Telescoping is not strictly necessary to be able to compute the value of similar series. For instance $$\sum_{k\geq 0}\frac{1}{k^4+4} = \frac{\pi\cos\pi+\sinh\pi}{8\sinh\pi},$$ but this is a different story, related with Weierstrass products, the Poisson summation formula or the (inverse) Laplace transform.

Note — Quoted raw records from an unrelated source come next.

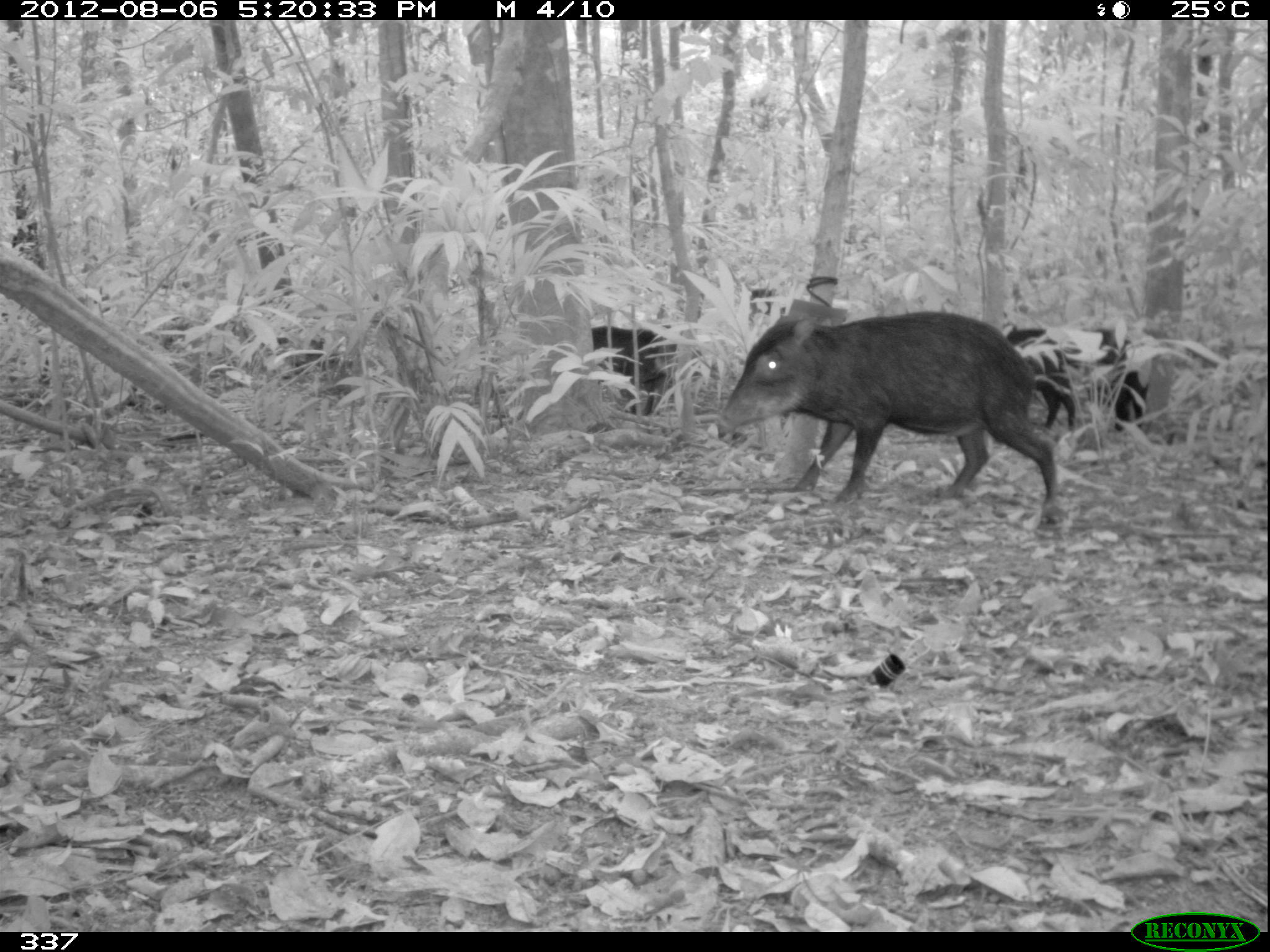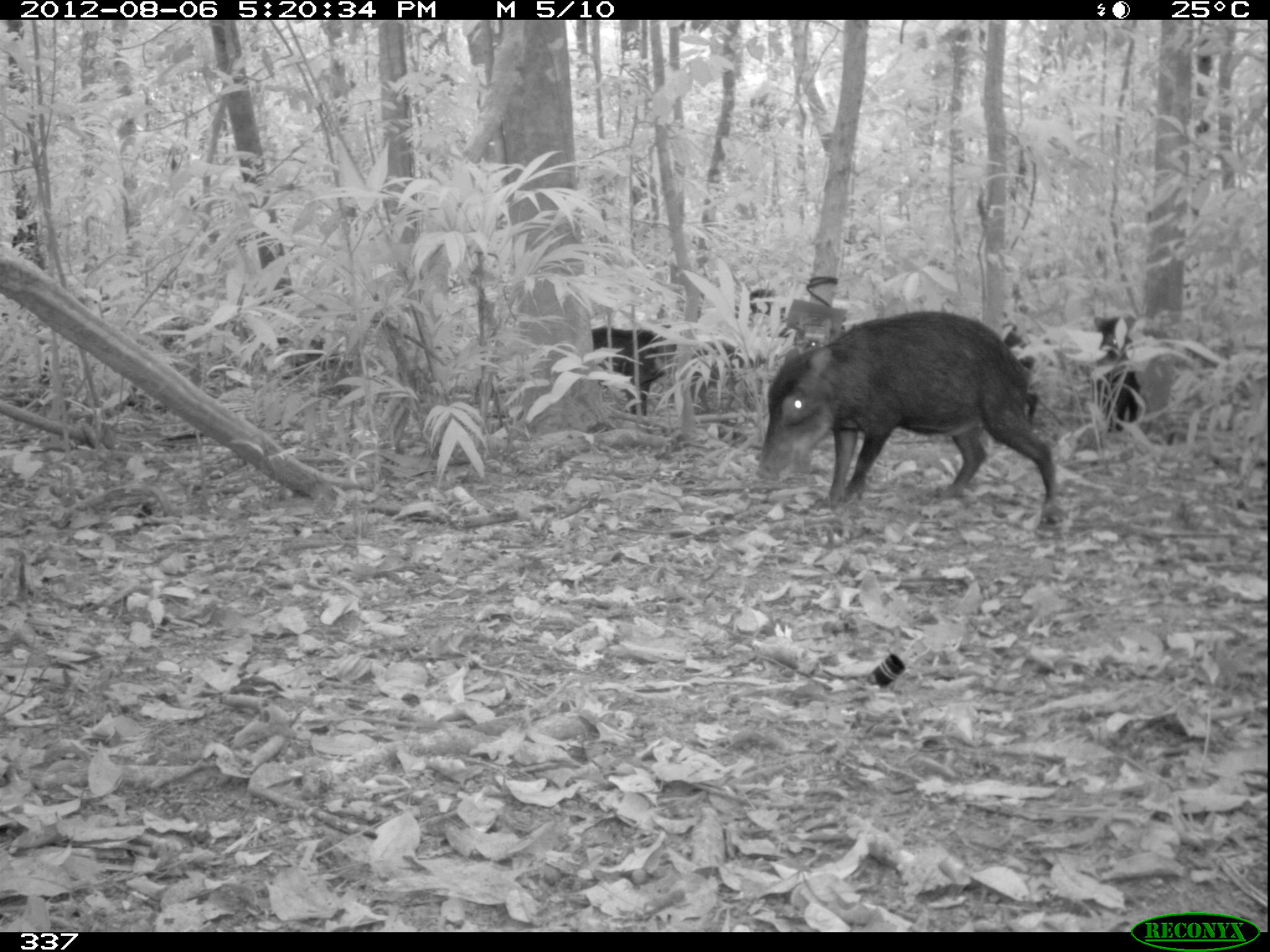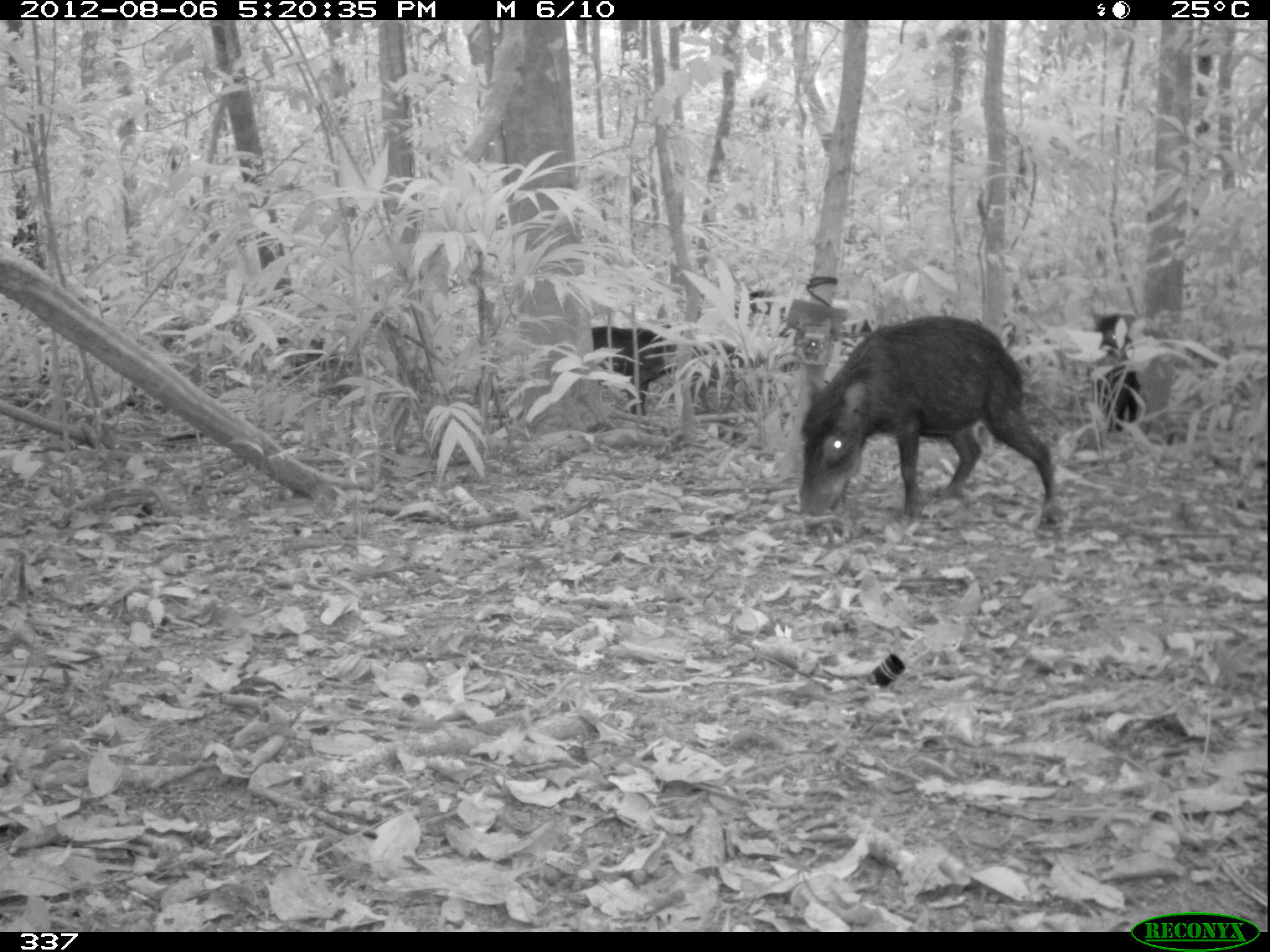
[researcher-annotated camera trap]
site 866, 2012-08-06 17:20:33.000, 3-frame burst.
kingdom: Animalia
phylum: Chordata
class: Mammalia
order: Artiodactyla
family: Tayassuidae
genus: Tayassu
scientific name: Tayassu pecari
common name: white-lipped peccary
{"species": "Tayassu pecari (white-lipped peccary)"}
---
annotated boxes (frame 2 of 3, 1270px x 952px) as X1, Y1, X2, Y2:
tayassu pecari: 755, 308, 1072, 527; 590, 323, 675, 415; 687, 337, 765, 414; 1096, 314, 1141, 436; 998, 311, 1040, 426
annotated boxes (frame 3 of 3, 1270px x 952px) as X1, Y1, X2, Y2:
tayassu pecari: 797, 315, 1064, 526; 734, 289, 873, 348; 592, 324, 678, 415; 1089, 310, 1141, 434; 690, 338, 754, 412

• Thanks for enlightening answer! I may ask how does one get hints on thinking in that direction? – akhmeteni Sep 28 '17 at 15:15
• Also tell me where I can find more identities like the one you provided (Sophie-germain identity)! – akhmeteni Sep 28 '17 at 15:17
• @akhmeteni: I can only give you the hard answer: experience. Practice makes perfect, meaning that it really helps you in recognizing which paths are plausible and which paths are not. – Jack D'Aurizio Sep 28 '17 at 15:18
• @akhmeteni: about SGI: artofproblemsolving.com/wiki/… – Jack D'Aurizio Sep 28 '17 at 15:18
• +1 for the very simple telescoping approach and the remark at the end is a big bonus. – Paramanand Singh Oct 1 '17 at 14:21

Try to break the denominator into product of two factors:

\begin{align} 4k^4 + 1 &= (2k^2)^2 + 1 + 2 (2k^2) - 2 (2k^2) \\ &= (2k^2 +1)^2 - (2k)^2 \\ &= (2k^2 +2k +1)(2k^2 -2k+1) \end{align}

Using this we see the general term as:

$$T_k = \dfrac{1}{2k^2-2k+1} - \dfrac{1}{2k^2+2k+1} \\ T_{k+1} = \dfrac{1}{2k^2+2k+1} - \dfrac{1}{2(k+1)^2+2(k+1)+1}$$

Alternate terms cancel and the sum telescopes to:

$$1-\frac{1}{2n^2+2n+1}$$

• Thanks to you too! – akhmeteni Sep 28 '17 at 15:23
• you are welcome :) – samjoe Sep 28 '17 at 15:24

The solutions by Jack d'Aurizio and samjoe are no doubt optimal, but I wondered if one could discover a solution even if one were not so clever as to see the (Sophie Germain) factorization. Here are the values of $S_n = \sum_{k=1}^{n}\frac{k}{k^4+1/4}$ for $n \le 15$: $$\frac{4}{5},\frac{12}{13},\frac{24}{25},\frac{40}{41},\frac{60}{61},\frac{84}{85}, \frac{112}{113},\frac{144}{145},\frac{180}{181},\frac{220}{221},\frac{264}{265},\frac{ 312}{313},\frac{364}{365},\frac{420}{421},\frac{480}{481}.$$ One notices that the numerators are divisible by 4; dividing by 4, one recognizes the sequence of triangular numbers, $t_n = n(n+1)/2$. Thus one can guess that $S_n = \frac{4 t_n}{4 t_n + 1}$. Then one can set out to prove this guess by induction. The induction step requires proving the identity $$\frac{4 t_n}{4 t_n + 1} + \frac{4(n+1)}{4(n+1)^4 + 1} = \frac{4 t_{n+1}}{4 t_{n+1} + 1},$$ or equivalently $$\frac{4(n+1)}{4(n+1)^4 + 1} = \frac{4 t_{n+1}}{4 t_{n+1} + 1} -\frac{4 t_n}{4 t_n + 1}.$$ It is straightforward to verify this by simplifying the RHS, and in the course of this, one discovers the Sophie Germain factorization.